## How to complete this task
Each entry below is to be given again word for word, with no pictures.

## Data to process
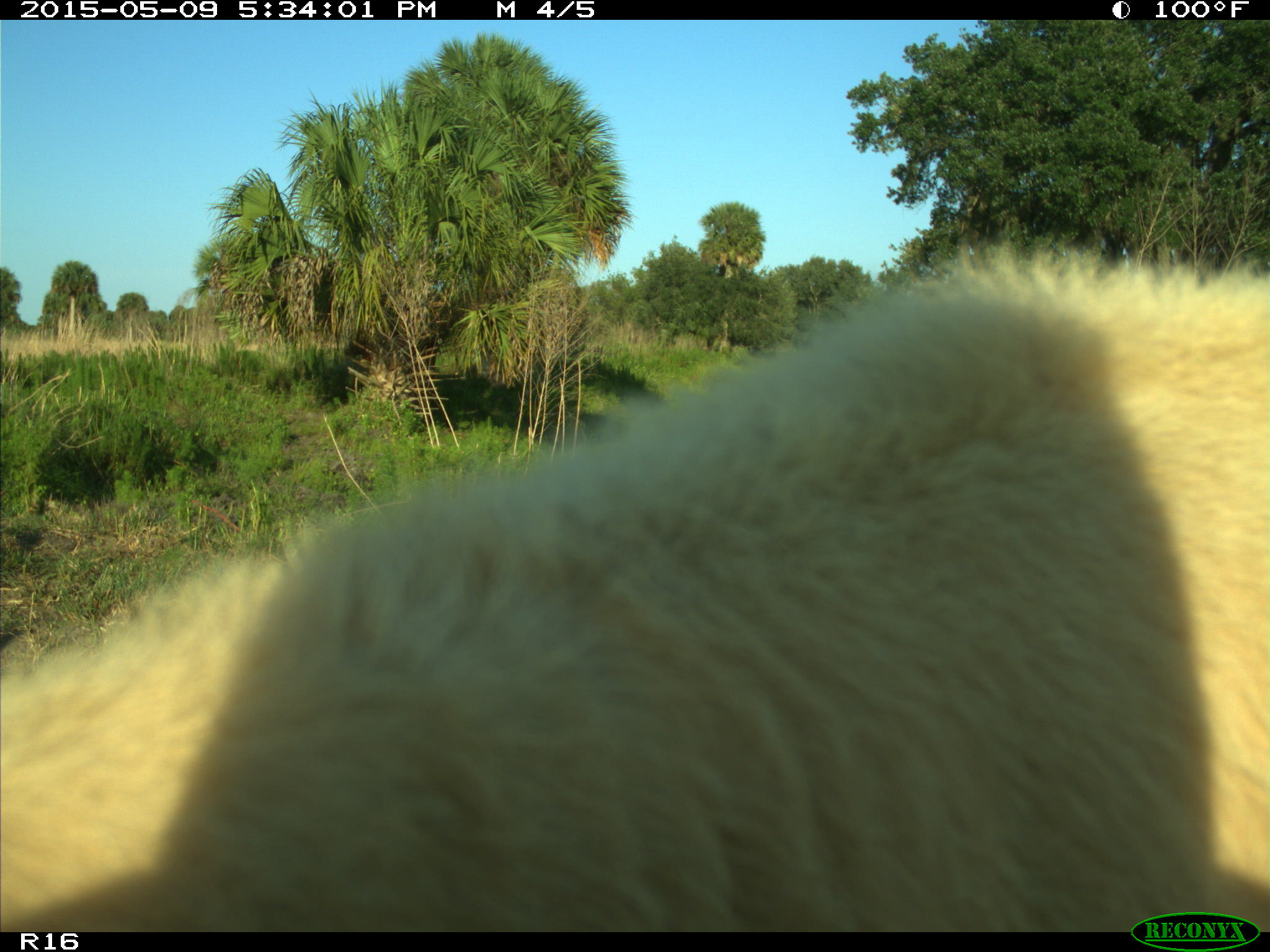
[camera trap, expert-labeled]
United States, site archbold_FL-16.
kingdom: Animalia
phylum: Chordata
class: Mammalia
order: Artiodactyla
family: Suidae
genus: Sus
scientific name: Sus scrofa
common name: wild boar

## Solution below
[camera trap, expert-labeled]
United States, site archbold_FL-16.
kingdom: Animalia
phylum: Chordata
class: Mammalia
order: Artiodactyla
family: Suidae
genus: Sus
scientific name: Sus scrofa
common name: wild boar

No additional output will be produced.